**DATA PROVIDED**:
***
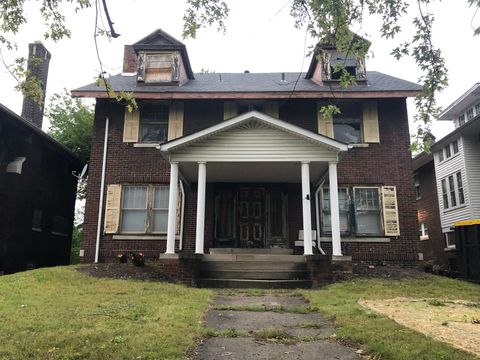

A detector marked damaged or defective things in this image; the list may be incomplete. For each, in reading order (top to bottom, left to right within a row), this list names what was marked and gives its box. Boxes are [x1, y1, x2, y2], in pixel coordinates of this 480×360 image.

damaged dormer window [137, 52, 180, 83]
cracked concrete walkway [195, 294, 360, 358]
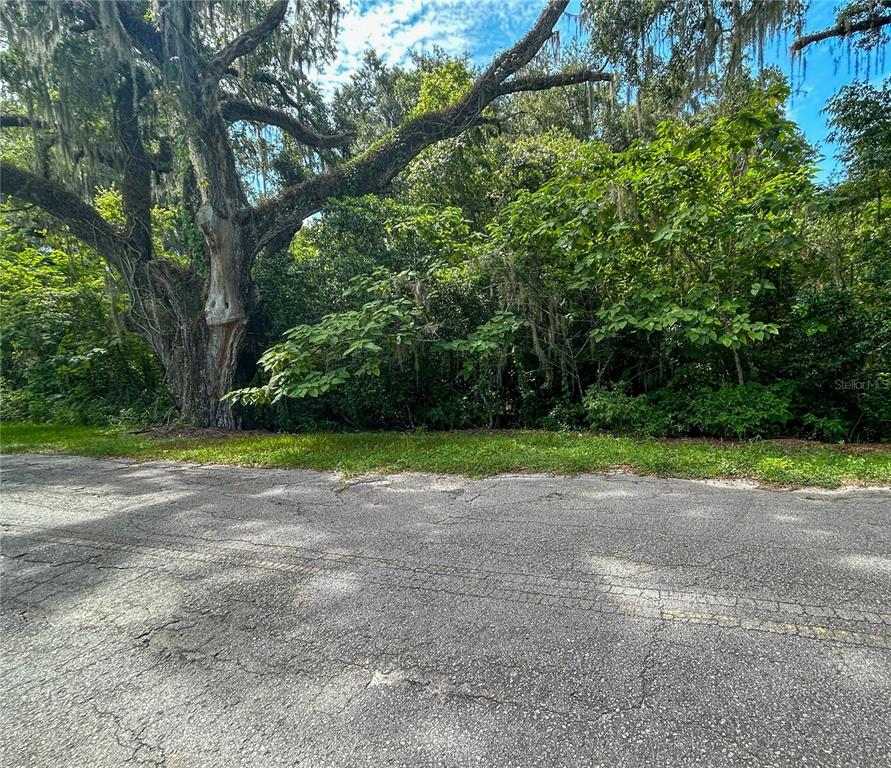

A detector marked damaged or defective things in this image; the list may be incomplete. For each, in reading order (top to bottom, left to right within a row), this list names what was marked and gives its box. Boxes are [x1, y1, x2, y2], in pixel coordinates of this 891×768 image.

cracked asphalt [1, 452, 891, 764]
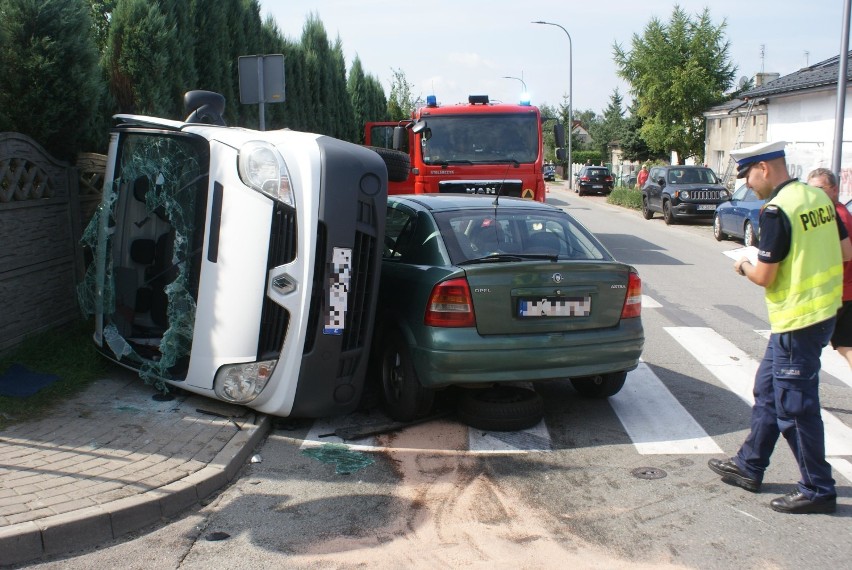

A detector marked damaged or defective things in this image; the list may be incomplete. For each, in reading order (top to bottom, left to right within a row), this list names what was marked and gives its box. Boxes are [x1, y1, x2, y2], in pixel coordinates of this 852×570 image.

shattered windshield [78, 130, 210, 386]
overturned white car [76, 91, 390, 414]
shattered windshield [422, 111, 540, 163]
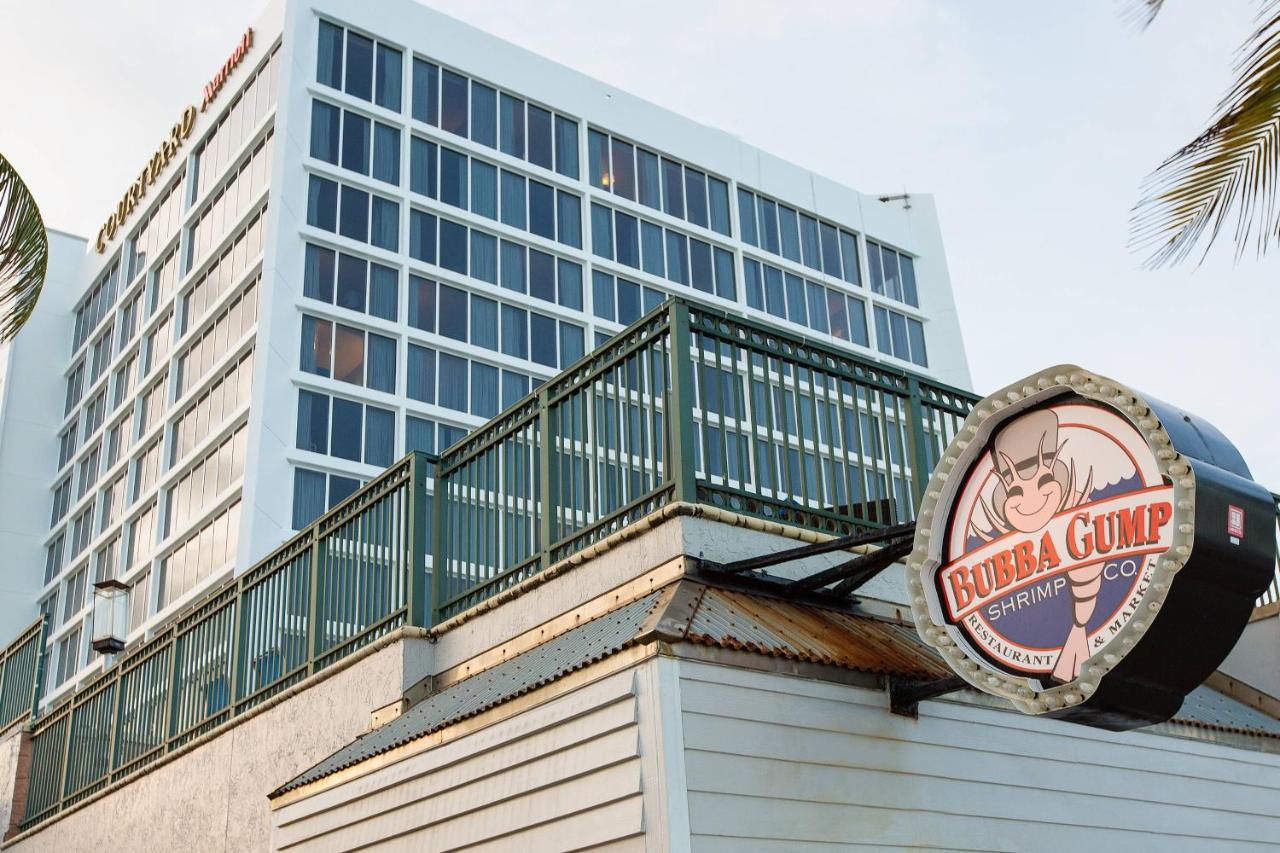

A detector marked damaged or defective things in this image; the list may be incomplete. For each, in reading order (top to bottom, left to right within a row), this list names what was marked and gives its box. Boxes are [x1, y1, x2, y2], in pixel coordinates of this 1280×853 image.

rusty metal roof panel [691, 584, 952, 676]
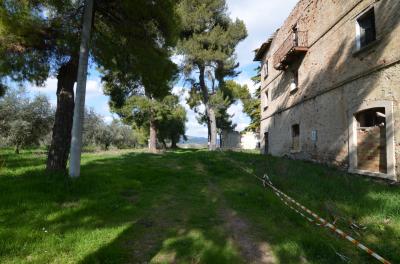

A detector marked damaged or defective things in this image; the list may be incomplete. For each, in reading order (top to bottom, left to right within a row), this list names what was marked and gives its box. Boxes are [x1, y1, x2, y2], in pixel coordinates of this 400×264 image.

peeling plaster wall [260, 0, 400, 182]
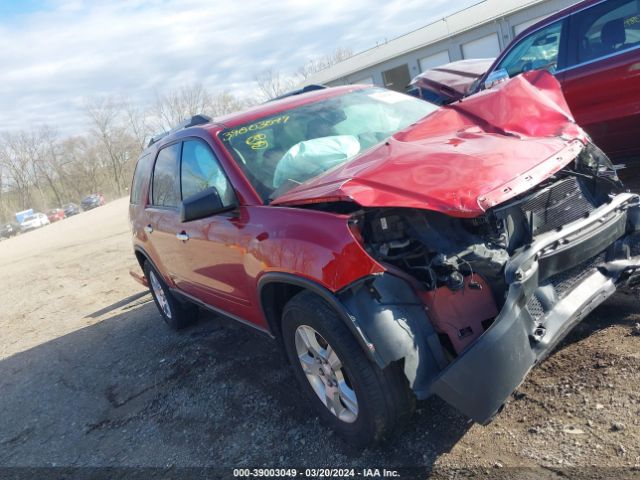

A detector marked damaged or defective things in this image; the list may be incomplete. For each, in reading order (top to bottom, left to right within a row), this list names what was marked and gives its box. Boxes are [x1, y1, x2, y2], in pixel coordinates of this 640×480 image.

shattered windshield [218, 87, 438, 201]
another damaged vehicle [130, 72, 640, 446]
crumpled hood [272, 71, 588, 218]
damaged front end [338, 143, 636, 424]
bent bumper [430, 191, 640, 424]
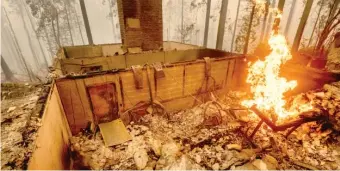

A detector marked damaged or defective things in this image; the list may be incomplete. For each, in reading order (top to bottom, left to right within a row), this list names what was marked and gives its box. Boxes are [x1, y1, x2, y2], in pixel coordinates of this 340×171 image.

charred plywood sheet [87, 83, 119, 123]
burned floor [69, 81, 340, 170]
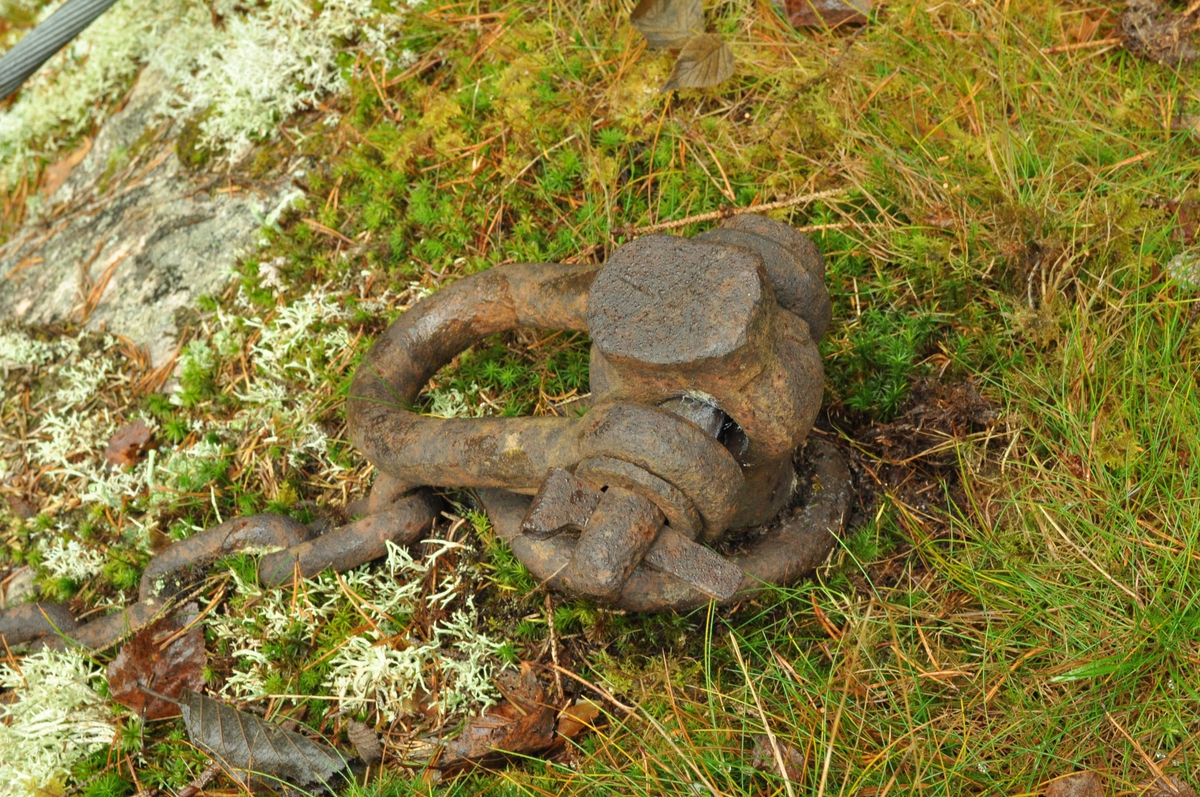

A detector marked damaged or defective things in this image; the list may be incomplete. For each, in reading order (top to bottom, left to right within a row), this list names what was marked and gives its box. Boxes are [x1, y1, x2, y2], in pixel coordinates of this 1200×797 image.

corroded metal surface [0, 213, 849, 648]
rusty iron shackle [348, 211, 854, 609]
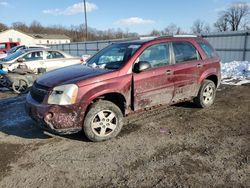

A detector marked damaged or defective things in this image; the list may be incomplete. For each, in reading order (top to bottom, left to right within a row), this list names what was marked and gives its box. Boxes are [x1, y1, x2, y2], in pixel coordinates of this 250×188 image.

damaged maroon suv [25, 36, 221, 141]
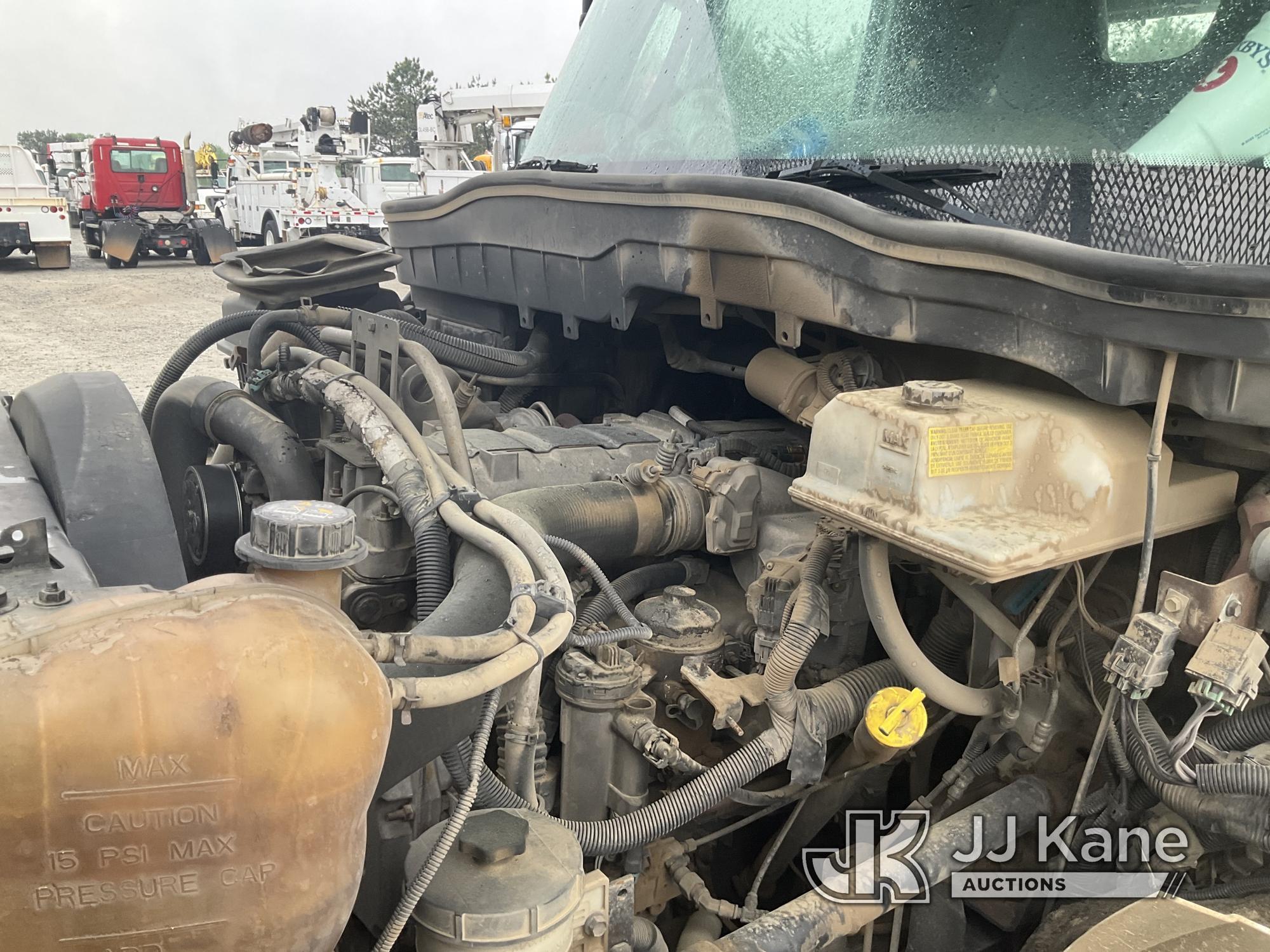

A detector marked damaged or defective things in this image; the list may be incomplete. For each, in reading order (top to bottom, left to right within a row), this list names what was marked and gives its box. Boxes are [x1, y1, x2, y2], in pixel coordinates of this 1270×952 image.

rusty metal tank [0, 579, 391, 949]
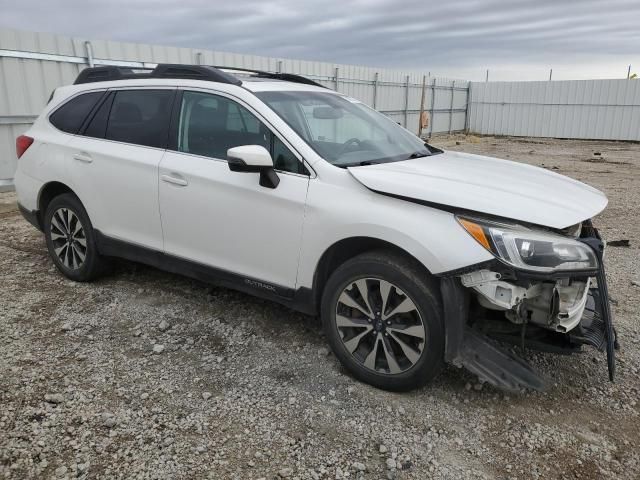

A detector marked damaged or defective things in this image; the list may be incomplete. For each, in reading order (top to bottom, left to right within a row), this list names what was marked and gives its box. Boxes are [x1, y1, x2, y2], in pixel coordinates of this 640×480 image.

damaged white suv [13, 64, 616, 390]
exposed headlight assembly [458, 217, 596, 272]
detached front bumper [442, 227, 616, 392]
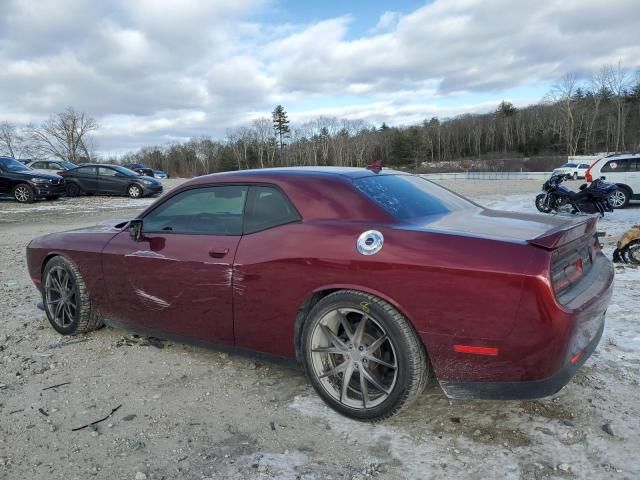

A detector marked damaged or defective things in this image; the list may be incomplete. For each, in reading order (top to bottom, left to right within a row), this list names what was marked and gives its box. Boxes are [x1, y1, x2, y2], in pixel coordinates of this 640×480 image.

body damage [26, 167, 616, 396]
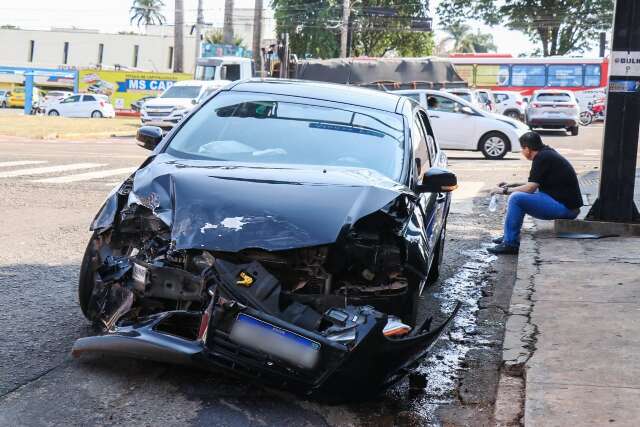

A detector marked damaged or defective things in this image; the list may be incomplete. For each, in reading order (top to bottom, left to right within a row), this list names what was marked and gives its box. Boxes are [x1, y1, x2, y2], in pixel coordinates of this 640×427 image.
***
Update the lines starting at the one containing "this 852×570 image." and ending at the one containing "shattered windshield [422, 111, 540, 163]" by changing "detector" to "scanner", with nothing else altered. Return only those lines.

**CORRECT OUTPUT**:
A scanner marked damaged or defective things in this image; the list may be incomplete. For each, in reading order (top to bottom, left to right within a row), this list names what was marked and gives its box. Boxes are [x1, y1, x2, y2], in pixel coordinates of this 852×570 image.

shattered windshield [78, 130, 210, 386]
overturned white car [76, 91, 390, 414]
shattered windshield [422, 111, 540, 163]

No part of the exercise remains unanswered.